Spatial relation data:
***

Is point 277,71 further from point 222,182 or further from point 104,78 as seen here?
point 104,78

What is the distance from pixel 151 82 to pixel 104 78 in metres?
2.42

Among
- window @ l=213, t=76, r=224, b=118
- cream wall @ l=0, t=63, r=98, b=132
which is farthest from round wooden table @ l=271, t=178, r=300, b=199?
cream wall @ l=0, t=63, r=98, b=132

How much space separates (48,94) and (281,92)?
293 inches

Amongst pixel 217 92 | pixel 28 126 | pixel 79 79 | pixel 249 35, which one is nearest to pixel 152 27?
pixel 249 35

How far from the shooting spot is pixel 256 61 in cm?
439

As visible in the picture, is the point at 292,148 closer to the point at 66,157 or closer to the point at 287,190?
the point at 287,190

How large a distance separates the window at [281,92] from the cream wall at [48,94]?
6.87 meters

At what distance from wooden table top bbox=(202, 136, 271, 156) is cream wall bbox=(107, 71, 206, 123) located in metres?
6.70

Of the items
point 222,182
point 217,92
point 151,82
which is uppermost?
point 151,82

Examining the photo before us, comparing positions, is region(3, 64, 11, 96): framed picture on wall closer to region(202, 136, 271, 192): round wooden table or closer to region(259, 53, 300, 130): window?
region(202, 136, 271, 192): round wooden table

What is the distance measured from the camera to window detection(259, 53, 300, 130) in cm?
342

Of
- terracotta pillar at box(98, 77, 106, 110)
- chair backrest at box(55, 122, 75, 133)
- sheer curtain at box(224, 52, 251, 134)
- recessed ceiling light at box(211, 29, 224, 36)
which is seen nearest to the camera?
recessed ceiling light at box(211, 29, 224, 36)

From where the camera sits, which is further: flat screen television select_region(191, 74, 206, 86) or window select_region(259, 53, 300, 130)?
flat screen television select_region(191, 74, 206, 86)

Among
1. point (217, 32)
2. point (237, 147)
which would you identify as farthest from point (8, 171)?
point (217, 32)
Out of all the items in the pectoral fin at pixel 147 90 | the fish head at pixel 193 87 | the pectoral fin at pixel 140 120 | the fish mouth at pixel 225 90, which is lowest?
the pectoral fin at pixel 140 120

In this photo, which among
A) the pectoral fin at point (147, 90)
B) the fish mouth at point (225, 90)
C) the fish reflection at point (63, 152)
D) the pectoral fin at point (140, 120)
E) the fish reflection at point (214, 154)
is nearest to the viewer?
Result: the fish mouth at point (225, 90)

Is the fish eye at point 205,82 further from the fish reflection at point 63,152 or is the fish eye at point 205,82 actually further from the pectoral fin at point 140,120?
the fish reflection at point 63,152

***

#### [Task to carry out]
Render the records from the line containing "Is the fish eye at point 205,82 further" through the end of the records as a JSON list of strings, one string per line, omitting blank lines.

#### [Solution for this task]
[
  "Is the fish eye at point 205,82 further from the fish reflection at point 63,152 or is the fish eye at point 205,82 actually further from the pectoral fin at point 140,120?",
  "the fish reflection at point 63,152"
]